Begin PASSAGE TO READ

I can be long winded. Those that love me usually meander along with me with an occasional plea and a hand thrust upwards, asking me to stop. Others can only take me in small doses. Both of these groups are fine with me. I have no emotions connected to those who have opinions about who I am. Or better said: I have no emotions connected to what others may like or dislike. I don't take it personally.

I think a lot. Some say too much and too often. I think they should think how they like to think and leave me alone to my thinking. I am forever looking at things from all angles trying to imagine and understand all sides. Some attribute this to an astrological sign, others have no opinion at all on the subject. Still others have not thought a thing in ages and if asked will say: I never thought about that.

My own life has taught me that I am not comfortable when being told what to do in the form of a lecture. I have also learned that what I can't seem to hear or understand on Monday is often understood by me on another day, say a Friday, or even the following year.

I write in solitude, as many writers claim to do, and I never, ever imagine who the end reader might be or what they might gain. I am simply a writer because someone reads what I write. maybe one, maybe thousands. I do not know. I write to clarify ideas and issues within my own head. I write to place on paper stuff I no longer want in my head. I write to amuse myself. I write believing that what I write is useful somehow to others. Useful on a Monday or perhaps next year.

I write because I feel compelled to do so as sometimes my tongue fails me. I write because the physical activity of writing: sitting down, making the chair just right, clearing a space around my keyboard, adjusting the monitor always feels like a fresh start to me. It's a time before writing when I prepare myself for cerebral flow. People who do not write will see me watching TV or shopping at the grocery and imagine that I am not writing. I am always writing even on aisle two next to celery. Most of writing takes place elsewhere, far from a pencil or pen. while I am away from a seated writing position I am thinking about what to write. I am piecing together the connections to be made that will eventually become an essay or story. I am a storyteller. Not in a novelistic kind of way but in the meandering kind of way.

End PASSAGE TO READ

JOBS
A) Condense the paragraph of the essay above that begins "I write in solitude" into a short bulleted list that keeps its main points.
B) In the essay, where in the grocery store does the writer say the writing still goes on?

Begin GIVEN DATA

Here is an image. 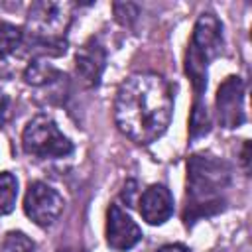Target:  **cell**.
Here are the masks:
<instances>
[{
    "label": "cell",
    "instance_id": "2",
    "mask_svg": "<svg viewBox=\"0 0 252 252\" xmlns=\"http://www.w3.org/2000/svg\"><path fill=\"white\" fill-rule=\"evenodd\" d=\"M222 51V24L220 20L205 12L197 18L193 33L185 51V75L193 85V108L189 116V140H197L211 130V114L205 102L207 69L209 63Z\"/></svg>",
    "mask_w": 252,
    "mask_h": 252
},
{
    "label": "cell",
    "instance_id": "4",
    "mask_svg": "<svg viewBox=\"0 0 252 252\" xmlns=\"http://www.w3.org/2000/svg\"><path fill=\"white\" fill-rule=\"evenodd\" d=\"M71 22V4L35 2L28 12L24 37L41 55H61L67 49L65 32Z\"/></svg>",
    "mask_w": 252,
    "mask_h": 252
},
{
    "label": "cell",
    "instance_id": "13",
    "mask_svg": "<svg viewBox=\"0 0 252 252\" xmlns=\"http://www.w3.org/2000/svg\"><path fill=\"white\" fill-rule=\"evenodd\" d=\"M2 252H37L35 242L22 230H10L4 238Z\"/></svg>",
    "mask_w": 252,
    "mask_h": 252
},
{
    "label": "cell",
    "instance_id": "9",
    "mask_svg": "<svg viewBox=\"0 0 252 252\" xmlns=\"http://www.w3.org/2000/svg\"><path fill=\"white\" fill-rule=\"evenodd\" d=\"M106 67V51L96 37H89L75 55V71L83 85L96 87Z\"/></svg>",
    "mask_w": 252,
    "mask_h": 252
},
{
    "label": "cell",
    "instance_id": "1",
    "mask_svg": "<svg viewBox=\"0 0 252 252\" xmlns=\"http://www.w3.org/2000/svg\"><path fill=\"white\" fill-rule=\"evenodd\" d=\"M173 116V94L169 83L156 73H134L126 77L114 100V122L118 130L136 144H152L161 138Z\"/></svg>",
    "mask_w": 252,
    "mask_h": 252
},
{
    "label": "cell",
    "instance_id": "18",
    "mask_svg": "<svg viewBox=\"0 0 252 252\" xmlns=\"http://www.w3.org/2000/svg\"><path fill=\"white\" fill-rule=\"evenodd\" d=\"M57 252H87V250L81 248V246H63V248H59Z\"/></svg>",
    "mask_w": 252,
    "mask_h": 252
},
{
    "label": "cell",
    "instance_id": "14",
    "mask_svg": "<svg viewBox=\"0 0 252 252\" xmlns=\"http://www.w3.org/2000/svg\"><path fill=\"white\" fill-rule=\"evenodd\" d=\"M53 75H57L55 69H51V67L45 65V63L33 61V63L28 65V69H26V73H24V79H26V83L37 87V85H45V83H49Z\"/></svg>",
    "mask_w": 252,
    "mask_h": 252
},
{
    "label": "cell",
    "instance_id": "16",
    "mask_svg": "<svg viewBox=\"0 0 252 252\" xmlns=\"http://www.w3.org/2000/svg\"><path fill=\"white\" fill-rule=\"evenodd\" d=\"M156 252H191V250L187 246H183V244H165Z\"/></svg>",
    "mask_w": 252,
    "mask_h": 252
},
{
    "label": "cell",
    "instance_id": "15",
    "mask_svg": "<svg viewBox=\"0 0 252 252\" xmlns=\"http://www.w3.org/2000/svg\"><path fill=\"white\" fill-rule=\"evenodd\" d=\"M112 8H114L116 20L122 22V24H130L138 16V12H140L138 6L136 4H130V2H116V4H112Z\"/></svg>",
    "mask_w": 252,
    "mask_h": 252
},
{
    "label": "cell",
    "instance_id": "8",
    "mask_svg": "<svg viewBox=\"0 0 252 252\" xmlns=\"http://www.w3.org/2000/svg\"><path fill=\"white\" fill-rule=\"evenodd\" d=\"M142 240V228L118 205L106 211V244L116 252H126Z\"/></svg>",
    "mask_w": 252,
    "mask_h": 252
},
{
    "label": "cell",
    "instance_id": "7",
    "mask_svg": "<svg viewBox=\"0 0 252 252\" xmlns=\"http://www.w3.org/2000/svg\"><path fill=\"white\" fill-rule=\"evenodd\" d=\"M217 120L222 128H238L246 122L244 114V81L228 75L217 89L215 96Z\"/></svg>",
    "mask_w": 252,
    "mask_h": 252
},
{
    "label": "cell",
    "instance_id": "10",
    "mask_svg": "<svg viewBox=\"0 0 252 252\" xmlns=\"http://www.w3.org/2000/svg\"><path fill=\"white\" fill-rule=\"evenodd\" d=\"M138 205V211L148 224H163L173 215V195L161 183H154L144 189Z\"/></svg>",
    "mask_w": 252,
    "mask_h": 252
},
{
    "label": "cell",
    "instance_id": "5",
    "mask_svg": "<svg viewBox=\"0 0 252 252\" xmlns=\"http://www.w3.org/2000/svg\"><path fill=\"white\" fill-rule=\"evenodd\" d=\"M22 146L28 156L37 159H55L73 154V142L47 114H37L26 124L22 132Z\"/></svg>",
    "mask_w": 252,
    "mask_h": 252
},
{
    "label": "cell",
    "instance_id": "12",
    "mask_svg": "<svg viewBox=\"0 0 252 252\" xmlns=\"http://www.w3.org/2000/svg\"><path fill=\"white\" fill-rule=\"evenodd\" d=\"M18 199V179L10 171L0 173V217L14 211Z\"/></svg>",
    "mask_w": 252,
    "mask_h": 252
},
{
    "label": "cell",
    "instance_id": "3",
    "mask_svg": "<svg viewBox=\"0 0 252 252\" xmlns=\"http://www.w3.org/2000/svg\"><path fill=\"white\" fill-rule=\"evenodd\" d=\"M230 165L213 154H193L187 159V189L183 222L193 226L226 209V189L230 187Z\"/></svg>",
    "mask_w": 252,
    "mask_h": 252
},
{
    "label": "cell",
    "instance_id": "11",
    "mask_svg": "<svg viewBox=\"0 0 252 252\" xmlns=\"http://www.w3.org/2000/svg\"><path fill=\"white\" fill-rule=\"evenodd\" d=\"M22 45H24V30L10 22H0V59L12 55Z\"/></svg>",
    "mask_w": 252,
    "mask_h": 252
},
{
    "label": "cell",
    "instance_id": "17",
    "mask_svg": "<svg viewBox=\"0 0 252 252\" xmlns=\"http://www.w3.org/2000/svg\"><path fill=\"white\" fill-rule=\"evenodd\" d=\"M248 150H250V144H248V140H244V144H242V158H240V159H242L246 171H248V159H250V158H248Z\"/></svg>",
    "mask_w": 252,
    "mask_h": 252
},
{
    "label": "cell",
    "instance_id": "6",
    "mask_svg": "<svg viewBox=\"0 0 252 252\" xmlns=\"http://www.w3.org/2000/svg\"><path fill=\"white\" fill-rule=\"evenodd\" d=\"M65 201L57 189L43 181H32L24 197V211L37 226H51L63 213Z\"/></svg>",
    "mask_w": 252,
    "mask_h": 252
}]
</instances>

End GIVEN DATA

ANSWER SET
A)
- I write alone and never picture who the reader will be or what they might gain.
- I am a writer only because someone, whether one person or thousands, reads my work.
- I write to clarify ideas in my own head and to get rid of thoughts I no longer want there.
- I write to amuse myself.
- I write believing the work will be useful to others, on a Monday or perhaps next year.

B) On aisle two, next to the celery.